Activity Heuristic

Last week we talked about ecologies for situating users, texts, or activities. This week we want to focus on the ecologies surrounding the user. There are four generic types of user context—technological, physical, mental, social/institutional. The basic process for most usability studies is to identify particular types of users, to make some initial stabs at imagining the contexts around their engagement with a site, to find or contstruct such a context, and ultimately to observe a user's interaction with the site in that type of context. The goal is to determine problems with a site's architecture, information, or technologies so they can be solved. Today I want you to pick one of those users—probably the one you think will be the primary user—and try to map out this ecology in more detail.

Follow the heuristic guide below. Don't get caught up in filling everything out in detail. Put down initial, intuitive thoughts and move through it quickly. You may want to go back and do more detail later if you think it will be fruitful for developing your user matrix or moderator's guide.

1. Based on your final project, identify and briefly describe

  • a particular USER of your site,
  • elements of the partiuclar CONTEXT surrounding this user,
  • and the particular ACTIVITIES you assume the user might engage in.

Example:

  • GMU student, first-year, 101 composition
  • on a library computer, quiet setting, focused on the task, has background experience with task from class
  • looking for an article on a database, will be looking for full text articles, will use search engines as well as categorized lists

2. Brainstorm by listing or mapping elements in the local constellation or ecology surrounding the user in more detail. For example, items such as these could be elements of the user's context:

  • specific people
  • particular social roles within the system, ecology, culture, institution
  • particular practices
  • habits
  • forms of imitation
  • values (of the culture, institution, individual)
  • attitudes
  • knowledges (prior knowledge necessary or available)
  • hardware used
  • software used
  • particular functions within the software
  • genre within web site
  • genre within mind of user
  • partiuclar documents
  • institutional texts (tutorials, manuals, help)
  • institutional rules, requirements

3. Freewrite to draw inferences or conclusions about the user's activities within this ecology and the resulting relationships among these ecological elements. Think about questions such as:

  • To whom does a key technology/tool belong?
  • To what and to whom is a technology/tool connected?
  • What activites connect a user to texts or technologies?
  • What other people connect the user to technoliges or information?
  • Is there a "mediator" or "keystone species" in the ecology?
  • What documents form what relationships?
  • Is a relationship to a text or tool unconscious or habitual?
  • Does the user trust the institution or technology?
  • Is the user's relationship to the topic emotional or practical? For entertainment or work?
  • What is the user's level of engagement—commitment to stay with the site (per values or isntitutional demands)?
  • Could the web design/documents affect the user negatively (bored, frustrated)? How?

You could also use some of the social network graphs or activity system graphs (p.100, 105) to generate some ideas here.

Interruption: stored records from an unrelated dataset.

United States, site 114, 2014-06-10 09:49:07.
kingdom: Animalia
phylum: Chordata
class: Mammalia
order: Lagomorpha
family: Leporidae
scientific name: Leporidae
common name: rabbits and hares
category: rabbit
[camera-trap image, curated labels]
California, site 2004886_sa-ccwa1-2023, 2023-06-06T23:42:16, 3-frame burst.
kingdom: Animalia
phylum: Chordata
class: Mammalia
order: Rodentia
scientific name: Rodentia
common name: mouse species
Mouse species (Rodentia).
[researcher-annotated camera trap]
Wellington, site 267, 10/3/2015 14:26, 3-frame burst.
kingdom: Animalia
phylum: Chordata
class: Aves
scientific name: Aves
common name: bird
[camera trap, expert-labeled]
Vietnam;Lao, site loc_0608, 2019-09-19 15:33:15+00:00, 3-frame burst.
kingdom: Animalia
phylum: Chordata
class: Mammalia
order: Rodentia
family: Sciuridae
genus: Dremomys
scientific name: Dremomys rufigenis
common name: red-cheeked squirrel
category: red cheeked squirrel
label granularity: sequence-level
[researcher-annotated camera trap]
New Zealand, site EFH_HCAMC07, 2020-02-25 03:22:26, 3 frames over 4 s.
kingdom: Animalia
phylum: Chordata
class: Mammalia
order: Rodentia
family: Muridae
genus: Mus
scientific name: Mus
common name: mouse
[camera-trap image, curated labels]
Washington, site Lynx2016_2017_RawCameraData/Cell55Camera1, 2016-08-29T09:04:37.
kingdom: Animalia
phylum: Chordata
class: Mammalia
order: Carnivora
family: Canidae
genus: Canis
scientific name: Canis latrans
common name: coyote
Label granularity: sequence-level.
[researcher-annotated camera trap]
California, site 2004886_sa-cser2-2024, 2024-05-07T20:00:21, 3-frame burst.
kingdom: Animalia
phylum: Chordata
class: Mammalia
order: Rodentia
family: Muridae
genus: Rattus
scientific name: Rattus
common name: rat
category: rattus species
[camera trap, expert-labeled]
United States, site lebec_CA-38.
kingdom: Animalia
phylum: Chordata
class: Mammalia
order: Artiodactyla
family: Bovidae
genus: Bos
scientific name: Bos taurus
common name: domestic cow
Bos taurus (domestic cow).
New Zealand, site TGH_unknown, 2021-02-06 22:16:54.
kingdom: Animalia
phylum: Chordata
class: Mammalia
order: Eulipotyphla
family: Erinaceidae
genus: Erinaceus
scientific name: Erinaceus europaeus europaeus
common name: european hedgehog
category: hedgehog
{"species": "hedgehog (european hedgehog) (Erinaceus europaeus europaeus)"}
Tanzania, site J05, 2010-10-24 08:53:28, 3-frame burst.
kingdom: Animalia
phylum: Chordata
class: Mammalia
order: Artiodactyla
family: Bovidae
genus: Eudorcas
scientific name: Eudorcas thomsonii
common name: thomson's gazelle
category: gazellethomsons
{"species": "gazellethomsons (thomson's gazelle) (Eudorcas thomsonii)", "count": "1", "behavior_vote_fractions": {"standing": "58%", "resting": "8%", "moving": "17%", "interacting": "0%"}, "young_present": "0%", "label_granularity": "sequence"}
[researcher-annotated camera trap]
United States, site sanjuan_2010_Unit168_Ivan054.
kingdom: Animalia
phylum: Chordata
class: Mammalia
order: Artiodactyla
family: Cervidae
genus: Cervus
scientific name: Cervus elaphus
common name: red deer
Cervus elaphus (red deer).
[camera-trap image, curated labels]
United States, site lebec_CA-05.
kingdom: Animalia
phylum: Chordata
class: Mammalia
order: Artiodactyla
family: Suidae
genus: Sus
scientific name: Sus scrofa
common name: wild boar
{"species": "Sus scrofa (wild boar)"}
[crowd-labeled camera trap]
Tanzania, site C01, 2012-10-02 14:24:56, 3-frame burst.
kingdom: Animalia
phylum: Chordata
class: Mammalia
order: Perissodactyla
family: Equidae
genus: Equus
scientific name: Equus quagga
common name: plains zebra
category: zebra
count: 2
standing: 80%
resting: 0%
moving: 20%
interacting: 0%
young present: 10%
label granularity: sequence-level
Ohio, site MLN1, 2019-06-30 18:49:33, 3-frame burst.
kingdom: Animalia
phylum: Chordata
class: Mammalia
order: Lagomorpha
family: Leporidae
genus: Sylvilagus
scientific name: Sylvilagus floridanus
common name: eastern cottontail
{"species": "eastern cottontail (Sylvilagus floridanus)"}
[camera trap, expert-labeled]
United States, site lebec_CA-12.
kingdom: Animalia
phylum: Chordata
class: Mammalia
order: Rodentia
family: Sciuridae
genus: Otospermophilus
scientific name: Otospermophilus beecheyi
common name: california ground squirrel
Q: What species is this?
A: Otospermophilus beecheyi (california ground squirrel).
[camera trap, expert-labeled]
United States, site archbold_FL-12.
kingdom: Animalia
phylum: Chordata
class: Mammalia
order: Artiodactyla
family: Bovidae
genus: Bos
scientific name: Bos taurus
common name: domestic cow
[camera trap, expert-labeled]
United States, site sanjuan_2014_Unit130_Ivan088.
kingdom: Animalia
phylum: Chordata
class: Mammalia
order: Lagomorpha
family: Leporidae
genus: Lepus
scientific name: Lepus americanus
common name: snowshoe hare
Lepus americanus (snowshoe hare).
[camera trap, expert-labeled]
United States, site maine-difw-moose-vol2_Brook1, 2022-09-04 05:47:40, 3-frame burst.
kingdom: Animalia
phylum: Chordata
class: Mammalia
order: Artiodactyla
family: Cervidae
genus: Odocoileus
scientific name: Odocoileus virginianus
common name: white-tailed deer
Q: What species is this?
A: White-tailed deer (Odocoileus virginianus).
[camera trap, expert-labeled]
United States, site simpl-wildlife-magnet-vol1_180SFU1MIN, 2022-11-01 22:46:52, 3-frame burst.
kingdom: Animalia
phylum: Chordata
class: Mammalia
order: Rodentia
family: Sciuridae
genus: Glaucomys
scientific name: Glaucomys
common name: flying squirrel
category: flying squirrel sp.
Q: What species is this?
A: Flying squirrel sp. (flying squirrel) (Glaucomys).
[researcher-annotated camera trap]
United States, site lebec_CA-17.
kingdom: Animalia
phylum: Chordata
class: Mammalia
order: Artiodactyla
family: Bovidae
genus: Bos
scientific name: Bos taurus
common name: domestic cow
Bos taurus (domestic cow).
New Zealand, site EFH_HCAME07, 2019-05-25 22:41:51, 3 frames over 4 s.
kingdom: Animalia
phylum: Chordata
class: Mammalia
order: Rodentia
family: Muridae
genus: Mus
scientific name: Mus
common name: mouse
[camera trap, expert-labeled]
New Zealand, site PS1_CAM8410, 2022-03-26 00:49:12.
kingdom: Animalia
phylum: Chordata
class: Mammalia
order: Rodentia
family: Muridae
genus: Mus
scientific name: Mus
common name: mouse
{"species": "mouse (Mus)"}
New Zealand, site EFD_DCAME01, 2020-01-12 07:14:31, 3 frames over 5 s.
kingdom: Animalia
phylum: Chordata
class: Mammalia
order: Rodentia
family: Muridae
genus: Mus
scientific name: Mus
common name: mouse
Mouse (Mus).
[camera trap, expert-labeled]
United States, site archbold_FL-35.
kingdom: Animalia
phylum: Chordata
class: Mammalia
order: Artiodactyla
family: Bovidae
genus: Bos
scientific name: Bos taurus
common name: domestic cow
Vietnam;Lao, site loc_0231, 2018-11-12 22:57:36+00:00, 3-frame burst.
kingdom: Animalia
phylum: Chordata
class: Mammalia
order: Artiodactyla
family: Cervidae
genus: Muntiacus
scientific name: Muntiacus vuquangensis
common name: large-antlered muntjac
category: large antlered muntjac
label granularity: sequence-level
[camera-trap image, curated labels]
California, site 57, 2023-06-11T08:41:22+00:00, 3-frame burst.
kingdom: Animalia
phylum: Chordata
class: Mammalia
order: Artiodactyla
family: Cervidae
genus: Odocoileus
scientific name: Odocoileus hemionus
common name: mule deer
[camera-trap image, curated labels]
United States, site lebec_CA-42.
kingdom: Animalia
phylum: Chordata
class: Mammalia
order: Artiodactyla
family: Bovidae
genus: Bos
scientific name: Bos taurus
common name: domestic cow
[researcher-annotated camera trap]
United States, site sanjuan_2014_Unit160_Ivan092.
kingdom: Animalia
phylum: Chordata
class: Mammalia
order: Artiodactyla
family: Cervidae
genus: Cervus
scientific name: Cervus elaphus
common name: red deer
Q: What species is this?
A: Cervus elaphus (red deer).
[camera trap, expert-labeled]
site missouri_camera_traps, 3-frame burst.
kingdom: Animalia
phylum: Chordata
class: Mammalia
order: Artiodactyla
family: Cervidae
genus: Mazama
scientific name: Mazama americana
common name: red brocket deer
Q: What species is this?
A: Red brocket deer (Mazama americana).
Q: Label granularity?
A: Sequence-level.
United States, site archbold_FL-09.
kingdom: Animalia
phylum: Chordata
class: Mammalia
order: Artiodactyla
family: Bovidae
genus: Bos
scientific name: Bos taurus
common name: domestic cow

4. Go back through the freewriting and draw out the most important conclusions (assumptions) about the user and list possible design strategies that might grow out of this image of the user. (You might think in terms of the revsions made based on Spinuzzi's usability study. [p.115-16])

For homework, make sure you at least have an initial template page up by next class or a fairly detailed paper map/layout of your design and information architecture. This will help you construct your moderator's guide. In your template/plan, be sure to take into considereation the "display space" in which your site will need to fill an ecological niche.